YOUR OBJECTIVE
When you reach the line with "this 600×337 image.", transcribe it and each line after it through the last one below, exactly. Pictures stay out.

Dataset items
------------------------------
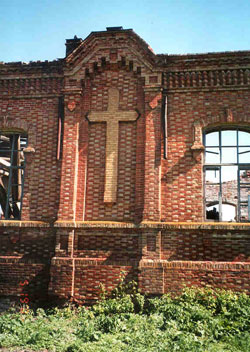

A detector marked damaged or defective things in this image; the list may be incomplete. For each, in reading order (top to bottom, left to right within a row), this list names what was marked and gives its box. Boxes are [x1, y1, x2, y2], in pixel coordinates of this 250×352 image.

broken window frame [0, 133, 27, 220]
broken window frame [203, 128, 250, 223]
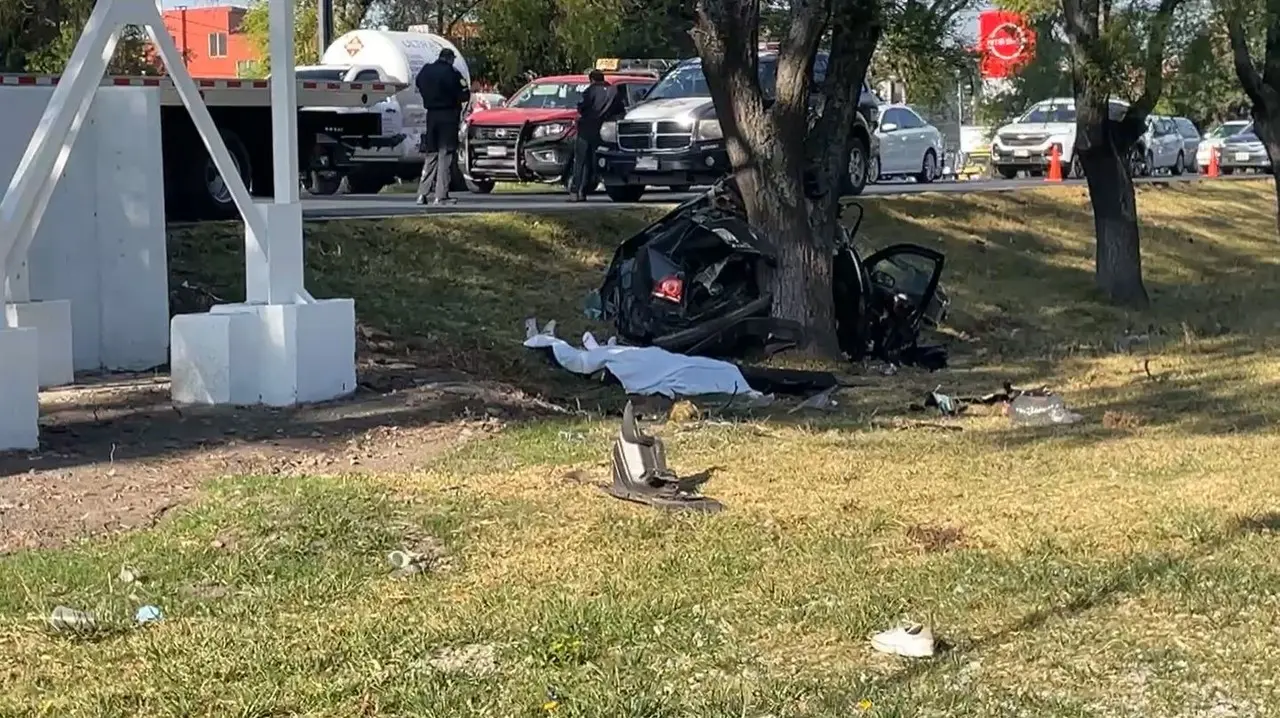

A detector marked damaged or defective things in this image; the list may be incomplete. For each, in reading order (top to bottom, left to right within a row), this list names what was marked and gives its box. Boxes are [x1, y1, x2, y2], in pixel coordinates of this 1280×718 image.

wrecked black car [588, 175, 952, 368]
shattered car body panel [593, 180, 947, 363]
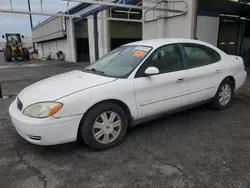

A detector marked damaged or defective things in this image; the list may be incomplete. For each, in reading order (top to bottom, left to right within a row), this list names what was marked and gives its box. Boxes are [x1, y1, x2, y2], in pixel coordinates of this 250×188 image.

crack in asphalt [14, 142, 47, 187]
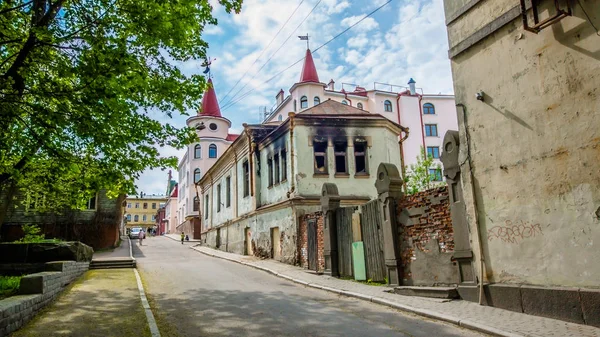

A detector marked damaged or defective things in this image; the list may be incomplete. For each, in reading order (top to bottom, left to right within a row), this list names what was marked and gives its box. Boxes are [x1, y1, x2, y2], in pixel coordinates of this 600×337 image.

peeling plaster wall [292, 123, 400, 197]
peeling plaster wall [442, 0, 600, 288]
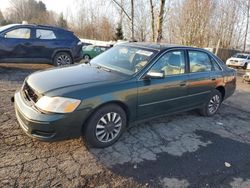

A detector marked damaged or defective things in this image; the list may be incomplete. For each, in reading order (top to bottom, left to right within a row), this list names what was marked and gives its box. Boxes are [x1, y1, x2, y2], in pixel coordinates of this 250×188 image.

cracked asphalt [0, 63, 250, 188]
------------------------------
OUTPUT FOR THIS TASK
A detector marked damaged or defective things in this image; the list may be incomplete. For each, in reading order (top to bottom, left to right within a row), this list names what was marked and gives its box. Boxes are [x1, y1, x2, y2], in pixel coordinates of this 600×337 image.

peeling plaster wall [292, 123, 400, 197]
peeling plaster wall [442, 0, 600, 288]

A detector marked damaged or defective things in this image; the list may be incomplete. For each, in reading order (top to bottom, left to right within a row), this list names what was marked and gives its box. Boxes are [x1, y1, x2, y2], in pixel coordinates of this 250×188 image.

cracked asphalt [0, 63, 250, 188]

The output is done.